因为保密原则,赵焱从曾经在疗养院和罗承行接触过的护工以及医生那里得不到任何有用的信息,最后看守疗养院大门的老人在赵焱离开时才悄悄对他说,那个叫罗承行的年轻人.....不是正常人。
赵焱更不可能放任一个不正常且已经被鬼缠身的人自生自灭。
然而眼前这个比上次见面时更瘦削的艺术家只是一手捧着在赵焱看来极苦的咖啡,一边像在自言自语一般对他说:“你们信命吗?”
赵焱不明白罗承行口中的“你们”是谁。
“比如,其实无形之中有什么东西是在看着你的。”罗承行缓缓说,“可能是一个人?也可能....是一双眼睛。”
“无论你想怎么做出改变,都不可能成功的,因为会死的人,还是会死。”说到这里时,赵焱看到对面的长发男人突然想到什么好笑的事情一样笑了起来。
“你笑什么?”赵焱问。
罗承行耸了耸肩:“没什么,我只是觉得曾经的自己太自以为是了,谢谢你今天听我说了这么多,让我又有了新的灵感。”
他转身要走,赵焱伸手扯住了他的衣袖。
赵焱定定地看了一会罗承行:“你还记得你说自己曾经是无神论者吗?”
在对上罗承行眼神的时候,他下意识松了手。
那是一双充满寒意的眼睛。
然而那似乎只是赵焱的错觉,下一秒罗承行脸上恢复了和煦的笑容,他从左肩的皮包里拿出一本书来递给赵焱,“这本书送给你。”
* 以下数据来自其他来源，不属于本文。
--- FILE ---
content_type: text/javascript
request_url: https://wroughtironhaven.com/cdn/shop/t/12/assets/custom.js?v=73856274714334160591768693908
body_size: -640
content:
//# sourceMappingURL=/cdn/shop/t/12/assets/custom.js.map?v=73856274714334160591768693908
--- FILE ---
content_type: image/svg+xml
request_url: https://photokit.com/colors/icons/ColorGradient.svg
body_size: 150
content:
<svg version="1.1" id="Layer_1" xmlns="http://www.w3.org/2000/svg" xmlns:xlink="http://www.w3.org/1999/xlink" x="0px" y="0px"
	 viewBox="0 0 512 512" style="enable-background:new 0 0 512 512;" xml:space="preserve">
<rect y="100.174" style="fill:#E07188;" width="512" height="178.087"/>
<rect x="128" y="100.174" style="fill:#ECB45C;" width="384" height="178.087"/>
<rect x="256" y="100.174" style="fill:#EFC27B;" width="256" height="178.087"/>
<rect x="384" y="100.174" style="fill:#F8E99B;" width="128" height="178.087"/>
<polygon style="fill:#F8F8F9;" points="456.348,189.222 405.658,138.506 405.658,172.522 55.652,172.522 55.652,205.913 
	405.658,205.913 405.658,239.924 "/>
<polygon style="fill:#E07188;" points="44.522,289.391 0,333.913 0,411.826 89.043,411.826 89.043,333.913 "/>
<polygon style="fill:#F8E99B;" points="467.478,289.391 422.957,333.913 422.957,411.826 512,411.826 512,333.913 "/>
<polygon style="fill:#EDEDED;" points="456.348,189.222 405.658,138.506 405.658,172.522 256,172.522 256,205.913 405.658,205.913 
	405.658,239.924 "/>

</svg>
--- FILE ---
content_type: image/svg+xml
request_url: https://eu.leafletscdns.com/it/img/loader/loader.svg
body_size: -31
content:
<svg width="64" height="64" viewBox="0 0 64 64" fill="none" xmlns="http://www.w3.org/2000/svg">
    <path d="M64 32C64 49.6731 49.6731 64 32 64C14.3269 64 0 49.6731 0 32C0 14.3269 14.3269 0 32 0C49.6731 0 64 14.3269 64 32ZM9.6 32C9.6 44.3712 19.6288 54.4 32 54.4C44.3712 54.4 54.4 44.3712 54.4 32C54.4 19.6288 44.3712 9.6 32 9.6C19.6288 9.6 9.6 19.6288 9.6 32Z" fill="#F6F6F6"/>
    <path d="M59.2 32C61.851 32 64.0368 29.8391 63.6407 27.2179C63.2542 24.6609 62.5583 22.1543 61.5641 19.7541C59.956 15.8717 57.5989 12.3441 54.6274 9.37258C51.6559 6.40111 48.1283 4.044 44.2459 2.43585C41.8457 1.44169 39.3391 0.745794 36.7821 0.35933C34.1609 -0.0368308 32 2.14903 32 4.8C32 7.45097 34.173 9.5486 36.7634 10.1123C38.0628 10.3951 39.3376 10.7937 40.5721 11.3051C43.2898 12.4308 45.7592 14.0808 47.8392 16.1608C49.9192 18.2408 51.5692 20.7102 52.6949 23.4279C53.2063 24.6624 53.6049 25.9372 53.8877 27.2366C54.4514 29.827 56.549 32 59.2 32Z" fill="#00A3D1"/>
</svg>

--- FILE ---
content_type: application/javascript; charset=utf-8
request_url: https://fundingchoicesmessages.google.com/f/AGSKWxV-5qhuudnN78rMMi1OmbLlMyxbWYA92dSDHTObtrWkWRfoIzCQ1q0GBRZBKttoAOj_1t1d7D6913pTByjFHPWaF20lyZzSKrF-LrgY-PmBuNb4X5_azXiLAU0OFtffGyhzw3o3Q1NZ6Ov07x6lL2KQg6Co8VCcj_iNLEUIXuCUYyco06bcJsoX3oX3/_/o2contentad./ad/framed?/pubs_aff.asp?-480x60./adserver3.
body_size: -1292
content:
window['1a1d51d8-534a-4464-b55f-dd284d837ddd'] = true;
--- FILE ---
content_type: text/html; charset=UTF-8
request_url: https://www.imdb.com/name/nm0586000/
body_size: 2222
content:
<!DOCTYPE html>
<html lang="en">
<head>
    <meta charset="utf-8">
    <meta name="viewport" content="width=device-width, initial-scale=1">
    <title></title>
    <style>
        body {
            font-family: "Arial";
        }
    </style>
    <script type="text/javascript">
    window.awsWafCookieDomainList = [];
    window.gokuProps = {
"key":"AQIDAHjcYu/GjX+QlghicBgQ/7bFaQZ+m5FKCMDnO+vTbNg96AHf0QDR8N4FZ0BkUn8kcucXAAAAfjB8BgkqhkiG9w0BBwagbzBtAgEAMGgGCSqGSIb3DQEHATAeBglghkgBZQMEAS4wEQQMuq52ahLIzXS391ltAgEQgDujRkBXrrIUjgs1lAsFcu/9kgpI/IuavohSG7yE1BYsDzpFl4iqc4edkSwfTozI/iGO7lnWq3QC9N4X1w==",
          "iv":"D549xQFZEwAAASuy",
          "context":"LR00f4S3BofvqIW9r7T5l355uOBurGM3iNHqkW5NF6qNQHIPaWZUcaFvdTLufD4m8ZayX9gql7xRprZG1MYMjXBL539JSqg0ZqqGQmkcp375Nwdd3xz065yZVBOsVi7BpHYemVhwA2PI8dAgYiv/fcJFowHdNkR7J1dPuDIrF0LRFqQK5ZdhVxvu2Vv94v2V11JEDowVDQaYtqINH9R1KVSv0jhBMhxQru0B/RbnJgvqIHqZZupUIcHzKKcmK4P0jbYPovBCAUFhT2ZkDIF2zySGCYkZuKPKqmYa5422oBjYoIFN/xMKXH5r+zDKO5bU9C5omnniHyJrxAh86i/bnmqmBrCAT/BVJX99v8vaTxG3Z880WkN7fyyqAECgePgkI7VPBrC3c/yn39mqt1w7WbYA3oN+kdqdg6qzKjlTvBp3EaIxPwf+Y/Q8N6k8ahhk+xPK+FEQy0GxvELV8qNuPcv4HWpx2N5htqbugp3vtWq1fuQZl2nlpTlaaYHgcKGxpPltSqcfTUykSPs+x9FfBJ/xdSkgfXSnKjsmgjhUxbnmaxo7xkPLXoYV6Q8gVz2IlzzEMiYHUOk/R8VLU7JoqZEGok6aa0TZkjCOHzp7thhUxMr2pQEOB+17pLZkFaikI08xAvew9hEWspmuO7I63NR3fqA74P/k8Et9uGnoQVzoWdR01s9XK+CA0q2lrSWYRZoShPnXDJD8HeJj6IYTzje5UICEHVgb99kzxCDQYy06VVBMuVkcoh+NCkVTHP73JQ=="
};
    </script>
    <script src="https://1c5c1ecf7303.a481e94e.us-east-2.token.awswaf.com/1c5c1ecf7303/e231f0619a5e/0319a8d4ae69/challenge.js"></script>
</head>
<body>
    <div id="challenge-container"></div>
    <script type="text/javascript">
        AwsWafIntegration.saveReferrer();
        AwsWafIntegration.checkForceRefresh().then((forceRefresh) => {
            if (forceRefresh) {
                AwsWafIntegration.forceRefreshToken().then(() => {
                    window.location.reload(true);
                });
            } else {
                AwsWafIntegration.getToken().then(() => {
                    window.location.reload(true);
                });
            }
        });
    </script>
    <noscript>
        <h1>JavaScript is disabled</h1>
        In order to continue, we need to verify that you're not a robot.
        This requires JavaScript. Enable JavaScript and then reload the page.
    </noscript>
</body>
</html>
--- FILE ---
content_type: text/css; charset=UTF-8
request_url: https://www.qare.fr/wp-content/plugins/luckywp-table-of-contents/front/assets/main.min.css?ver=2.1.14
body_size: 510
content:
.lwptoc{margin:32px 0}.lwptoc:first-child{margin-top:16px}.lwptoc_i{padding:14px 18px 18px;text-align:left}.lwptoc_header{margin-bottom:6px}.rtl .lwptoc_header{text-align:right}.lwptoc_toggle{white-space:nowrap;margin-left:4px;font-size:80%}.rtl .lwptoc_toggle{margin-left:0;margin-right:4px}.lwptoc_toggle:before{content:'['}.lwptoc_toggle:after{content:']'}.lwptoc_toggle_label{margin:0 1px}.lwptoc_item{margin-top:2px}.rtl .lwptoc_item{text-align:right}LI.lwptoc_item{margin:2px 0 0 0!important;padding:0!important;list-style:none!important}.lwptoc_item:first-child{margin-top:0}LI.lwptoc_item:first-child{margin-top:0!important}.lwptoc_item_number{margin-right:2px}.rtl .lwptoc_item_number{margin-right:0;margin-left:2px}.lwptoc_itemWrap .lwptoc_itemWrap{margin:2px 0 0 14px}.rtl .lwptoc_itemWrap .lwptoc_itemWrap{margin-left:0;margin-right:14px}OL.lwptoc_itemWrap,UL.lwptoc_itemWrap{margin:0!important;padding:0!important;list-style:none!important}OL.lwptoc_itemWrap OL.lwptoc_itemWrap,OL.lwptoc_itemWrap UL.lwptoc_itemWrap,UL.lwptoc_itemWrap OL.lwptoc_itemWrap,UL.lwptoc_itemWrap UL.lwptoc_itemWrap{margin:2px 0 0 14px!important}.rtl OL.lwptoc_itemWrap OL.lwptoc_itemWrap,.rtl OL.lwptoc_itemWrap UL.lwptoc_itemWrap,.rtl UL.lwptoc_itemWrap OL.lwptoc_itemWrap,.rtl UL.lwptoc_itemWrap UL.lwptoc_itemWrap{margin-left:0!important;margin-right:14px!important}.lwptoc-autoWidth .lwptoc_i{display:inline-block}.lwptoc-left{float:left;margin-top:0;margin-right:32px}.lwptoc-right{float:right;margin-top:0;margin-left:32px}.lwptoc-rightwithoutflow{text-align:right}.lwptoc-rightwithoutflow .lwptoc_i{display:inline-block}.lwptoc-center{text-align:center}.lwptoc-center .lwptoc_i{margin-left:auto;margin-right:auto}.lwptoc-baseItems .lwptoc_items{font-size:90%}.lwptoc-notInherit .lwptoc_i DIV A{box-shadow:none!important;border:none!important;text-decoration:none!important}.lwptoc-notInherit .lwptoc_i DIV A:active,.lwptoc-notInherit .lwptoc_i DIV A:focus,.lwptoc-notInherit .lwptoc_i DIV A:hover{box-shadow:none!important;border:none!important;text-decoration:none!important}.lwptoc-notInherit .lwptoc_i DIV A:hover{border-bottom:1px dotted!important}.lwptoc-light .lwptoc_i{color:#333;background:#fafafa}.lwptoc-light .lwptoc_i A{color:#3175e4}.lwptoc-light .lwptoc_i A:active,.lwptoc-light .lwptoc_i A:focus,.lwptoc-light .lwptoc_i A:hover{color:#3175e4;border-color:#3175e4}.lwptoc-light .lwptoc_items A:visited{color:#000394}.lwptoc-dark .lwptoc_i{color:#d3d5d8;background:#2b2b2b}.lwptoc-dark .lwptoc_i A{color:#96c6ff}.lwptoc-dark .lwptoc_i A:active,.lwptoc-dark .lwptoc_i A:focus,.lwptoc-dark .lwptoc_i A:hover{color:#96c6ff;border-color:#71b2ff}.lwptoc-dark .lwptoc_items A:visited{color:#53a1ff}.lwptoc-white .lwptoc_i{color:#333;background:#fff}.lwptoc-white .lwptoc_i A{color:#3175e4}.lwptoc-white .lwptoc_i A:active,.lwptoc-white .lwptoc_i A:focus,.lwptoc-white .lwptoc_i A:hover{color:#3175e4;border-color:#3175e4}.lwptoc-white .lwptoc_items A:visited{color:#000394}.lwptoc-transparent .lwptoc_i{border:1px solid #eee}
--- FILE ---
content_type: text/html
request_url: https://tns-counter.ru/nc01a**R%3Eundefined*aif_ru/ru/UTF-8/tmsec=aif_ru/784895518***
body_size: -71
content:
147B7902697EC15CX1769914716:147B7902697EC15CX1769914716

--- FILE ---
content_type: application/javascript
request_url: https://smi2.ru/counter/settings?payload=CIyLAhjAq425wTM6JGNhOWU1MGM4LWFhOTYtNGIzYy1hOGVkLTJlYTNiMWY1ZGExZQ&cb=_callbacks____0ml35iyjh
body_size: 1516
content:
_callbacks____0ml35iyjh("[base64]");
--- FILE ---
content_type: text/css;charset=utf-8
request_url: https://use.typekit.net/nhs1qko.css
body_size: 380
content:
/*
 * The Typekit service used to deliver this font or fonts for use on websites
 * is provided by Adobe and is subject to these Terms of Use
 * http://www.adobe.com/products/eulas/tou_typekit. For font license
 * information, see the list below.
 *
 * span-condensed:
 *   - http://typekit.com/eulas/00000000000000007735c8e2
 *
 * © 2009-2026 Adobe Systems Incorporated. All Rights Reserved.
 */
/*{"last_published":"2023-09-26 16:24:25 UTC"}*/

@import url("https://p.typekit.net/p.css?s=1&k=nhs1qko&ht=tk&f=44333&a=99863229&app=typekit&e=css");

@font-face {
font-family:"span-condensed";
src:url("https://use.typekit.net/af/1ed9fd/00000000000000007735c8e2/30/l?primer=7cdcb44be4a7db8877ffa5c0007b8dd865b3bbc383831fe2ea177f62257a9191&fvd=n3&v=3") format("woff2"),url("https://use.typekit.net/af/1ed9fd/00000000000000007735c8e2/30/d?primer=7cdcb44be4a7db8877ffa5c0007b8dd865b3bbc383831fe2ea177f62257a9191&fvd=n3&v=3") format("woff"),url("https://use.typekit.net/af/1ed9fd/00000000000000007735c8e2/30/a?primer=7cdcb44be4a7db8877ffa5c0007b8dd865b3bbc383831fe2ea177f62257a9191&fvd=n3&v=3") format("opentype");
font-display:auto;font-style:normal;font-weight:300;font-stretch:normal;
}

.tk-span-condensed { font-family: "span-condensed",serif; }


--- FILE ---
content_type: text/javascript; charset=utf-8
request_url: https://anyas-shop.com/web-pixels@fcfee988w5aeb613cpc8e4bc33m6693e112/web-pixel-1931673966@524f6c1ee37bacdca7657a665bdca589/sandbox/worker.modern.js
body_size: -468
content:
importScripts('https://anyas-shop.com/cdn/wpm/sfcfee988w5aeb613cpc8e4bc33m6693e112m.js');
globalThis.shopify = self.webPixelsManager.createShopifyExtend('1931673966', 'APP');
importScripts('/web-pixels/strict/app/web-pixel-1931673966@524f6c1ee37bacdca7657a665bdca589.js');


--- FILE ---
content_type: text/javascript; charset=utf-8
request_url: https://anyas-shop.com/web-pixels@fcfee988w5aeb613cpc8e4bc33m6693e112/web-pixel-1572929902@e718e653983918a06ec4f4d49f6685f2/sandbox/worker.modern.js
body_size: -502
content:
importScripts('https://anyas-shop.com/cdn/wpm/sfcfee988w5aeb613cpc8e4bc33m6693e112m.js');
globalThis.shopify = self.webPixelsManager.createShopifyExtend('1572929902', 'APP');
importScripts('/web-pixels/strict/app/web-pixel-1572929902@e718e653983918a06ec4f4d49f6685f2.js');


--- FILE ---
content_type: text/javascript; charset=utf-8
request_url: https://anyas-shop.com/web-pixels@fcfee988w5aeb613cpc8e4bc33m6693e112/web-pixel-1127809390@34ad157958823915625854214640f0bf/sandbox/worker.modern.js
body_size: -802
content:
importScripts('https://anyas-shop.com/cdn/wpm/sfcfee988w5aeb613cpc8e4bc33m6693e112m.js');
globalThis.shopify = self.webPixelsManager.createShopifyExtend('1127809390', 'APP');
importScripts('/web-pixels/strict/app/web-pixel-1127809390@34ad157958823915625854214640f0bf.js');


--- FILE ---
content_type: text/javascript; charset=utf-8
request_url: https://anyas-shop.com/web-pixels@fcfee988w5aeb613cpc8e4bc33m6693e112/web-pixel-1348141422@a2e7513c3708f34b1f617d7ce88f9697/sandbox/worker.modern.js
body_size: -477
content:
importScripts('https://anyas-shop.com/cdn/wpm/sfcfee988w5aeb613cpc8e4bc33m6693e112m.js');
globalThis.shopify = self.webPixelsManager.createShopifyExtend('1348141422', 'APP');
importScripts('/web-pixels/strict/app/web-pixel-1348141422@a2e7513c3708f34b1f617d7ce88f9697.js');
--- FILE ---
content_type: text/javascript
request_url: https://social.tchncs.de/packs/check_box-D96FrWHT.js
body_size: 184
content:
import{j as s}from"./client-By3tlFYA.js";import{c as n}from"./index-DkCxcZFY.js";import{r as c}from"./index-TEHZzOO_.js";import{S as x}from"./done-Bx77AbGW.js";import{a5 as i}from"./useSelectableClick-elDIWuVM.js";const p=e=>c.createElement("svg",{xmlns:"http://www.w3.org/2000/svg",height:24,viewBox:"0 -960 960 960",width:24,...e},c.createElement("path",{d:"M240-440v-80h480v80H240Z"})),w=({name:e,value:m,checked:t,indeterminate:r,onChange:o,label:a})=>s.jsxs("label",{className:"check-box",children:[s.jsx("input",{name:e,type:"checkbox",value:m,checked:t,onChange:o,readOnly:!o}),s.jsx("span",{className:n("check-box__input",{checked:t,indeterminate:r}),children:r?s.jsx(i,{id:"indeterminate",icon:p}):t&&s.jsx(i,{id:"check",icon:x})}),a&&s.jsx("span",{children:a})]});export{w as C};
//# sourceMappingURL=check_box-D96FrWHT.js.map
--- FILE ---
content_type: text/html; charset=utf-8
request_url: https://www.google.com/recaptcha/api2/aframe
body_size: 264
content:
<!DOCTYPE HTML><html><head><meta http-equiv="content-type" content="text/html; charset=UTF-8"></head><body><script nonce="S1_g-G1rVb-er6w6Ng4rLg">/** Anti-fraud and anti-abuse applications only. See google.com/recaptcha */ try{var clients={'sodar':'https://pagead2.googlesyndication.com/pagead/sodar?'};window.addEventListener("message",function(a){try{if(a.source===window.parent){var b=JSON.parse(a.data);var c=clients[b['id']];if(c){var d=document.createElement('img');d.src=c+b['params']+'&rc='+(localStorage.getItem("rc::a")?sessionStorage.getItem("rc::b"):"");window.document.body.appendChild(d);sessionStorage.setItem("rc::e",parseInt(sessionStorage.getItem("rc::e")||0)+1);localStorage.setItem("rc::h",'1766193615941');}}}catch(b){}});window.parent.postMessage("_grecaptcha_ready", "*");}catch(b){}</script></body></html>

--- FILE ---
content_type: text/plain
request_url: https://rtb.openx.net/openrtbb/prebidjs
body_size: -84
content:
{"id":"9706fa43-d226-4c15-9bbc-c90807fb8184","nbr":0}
罗承行拢了拢衣领,“谢谢你的关心,你已经帮了我很多......不过,我现在很好,不必在我身上放太多精力,毕竟还有真正需要你帮助的人。”
他伸手做了个打电话的手势:“如果有事情,我会给你打电话的。”
赵焱手里拿着这本书,不知道为什么,他感觉到现在所接触到的罗承行有些陌生了。